___ READING TEXT ___

In [1]:
from bokeh.io import output_notebook
output_notebook()

# Introduction

The purpose of this notebook is to document research and analysis done on the Common Attack Pattern Enumeration and Classification (CAPEC) for the ultimate goal of creating a corpus for PERCEIVE.  The primary sources of information used were the CAPEC 2.9 XML file and accompanying XML Schema Documentation, both available for download on the CAPEC website.  

After initial examination of the file, we found that the XML contained four root nodes: Views, Categories, Attack Patterns, and Environments.  Each of these root nodes contained subnodes, which we refer to as individual "Entries."  These Entries have identification numbers and contain numerous subnodes of their own, which we call "Fields."  These Fields contain the organized information regarding the Entry and are the main focus of our investigation.  The following link provides a visualization of the Root Nodes and the observed Fields used within the entries of those Nodes.  

https://trello-attachments.s3.amazonaws.com/57c66d3ae2c67f66f174d542/5879da1c8f216b9b485f6bf3/4c1b3e2af49e46da07c23ac901a25b65/capec_simplified_xml_schema_v2.png

Note that Environments is linked to the "Attack Execution Flow" Field used by Attack Pattern Entries.  This is because this Field uses information noted in the Environments Node.  The information in Environments does not appear to be used for anything else.  [This should be investigated further]  After further analysis of the XML file, we found that the four root nodes had a noticeable hierarchical relationship, which is visualized in diagram linked below.

___ SOURCE DATA ___

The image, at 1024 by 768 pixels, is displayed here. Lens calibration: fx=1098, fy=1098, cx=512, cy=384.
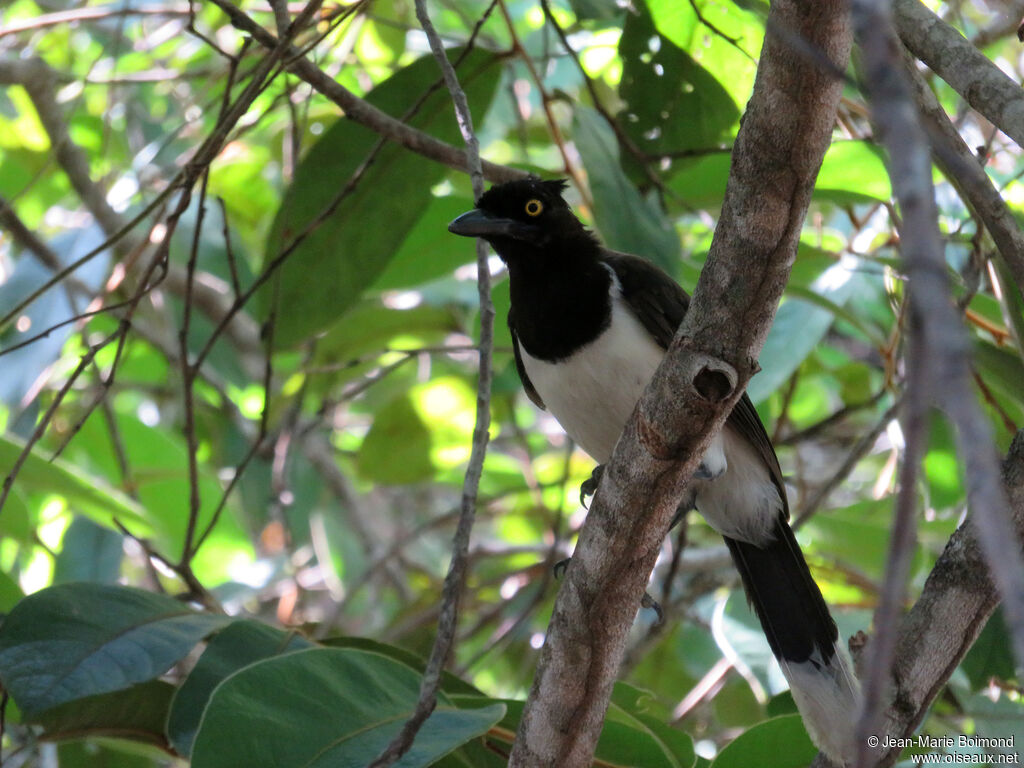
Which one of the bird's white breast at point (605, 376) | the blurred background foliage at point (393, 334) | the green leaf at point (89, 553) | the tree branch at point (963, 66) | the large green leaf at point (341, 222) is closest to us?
the tree branch at point (963, 66)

___

Please carry on the notebook about the CAPEC XML analysis, starting right after its last sentence.

https://trello-attachments.s3.amazonaws.com/57c66d3ae2c67f66f174d542/5879da1c8f216b9b485f6bf3/27f9e00556354e211f5b77bfab0cb26e/Types_of_Nodes_and_Their_Relationships_based_on_Mechanisms_and_Domains_of_Attack_Views.png

In this structure, the highest hierarchal level is Views, which is comprised of Mechanisms of Attack and Domains of Attack.  These Views separate the Category Entries into two types, based on whether they pertain to a mechanisms employed in exploiting a vulnerability or the domains through which the attacks are perpetrated.  Below Category Entries are the Attack Pattern Entries.  However, it is important to note that there are three types of Attack Pattern Entries: Meta, Standard, and Detailed.  These three terms refer to the level of abstraction in the particular Attack Pattern Entries.  Meta Attack Pattern Entries are directly below Category Entries in the hierarchy.  As the Categories are ways of sorting Attack Patterns, a given Meta Attack Pattern Entry will be a "MemberOf" two categories, one for each View.  Meta Attack Pattern Entries have Child nodes that can be either Standard or Detailed Attack Patterns.  Standard Attack Pattern Entries may also have their own Child, which will always be a Detailed Attack Pattern.

Given that Views and Categories are primarily methods of organizing Attack Patterns, we are specifically interested in the Attack Patterns and the Fields that they contain.  To prepare for extracting information from the text within the Attack Pattern Fields, we must first determine which Fields appear the most, if the most frequent Fields even contain the most important/relevant pieces of information, and the means by which to extract the information from the XML needed to create a corpus.


# Parsing the XML File

As noted in the introduction, we must determine which fields are the most frequently used among Attack Pattern Entries.  The following Python script uses a list of Fields used by the XML which was created through examining the XML's schema documentation and counts the Fields mentioned to return their frequencies in a dictionary.

In [4]:
import lxml.etree

tree = lxml.etree.parse('capec.xml')
root = tree.getroot()

#Import list of field names into dictionary
frequencies = {}
with open("fields.txt") as fields:
    for line in fields:
        strippedline = line.strip()
        frequencies[strippedline] = 0

ns = "{http://capec.mitre.org/capec-2}"

#Count fields in XML
for keys, values in frequencies.items():
    
    key = ns + keys
    for _ in root[2].iter(key):
        frequencies[keys] += 1
        
#Output as text file
#==============================================================================
# f = open('sortedfrequencies.txt','w')
# for t in sorted_frequencies:
#     line = ' ' . join(str(x) for x in t)
#     f.write(line + '\n')
# f.close()
#==============================================================================

## Plotting the Frequencies

To better visualize the counts returned by parsing the XML file, the following script uses the data stored in the dictionary created previously to plot a histogram.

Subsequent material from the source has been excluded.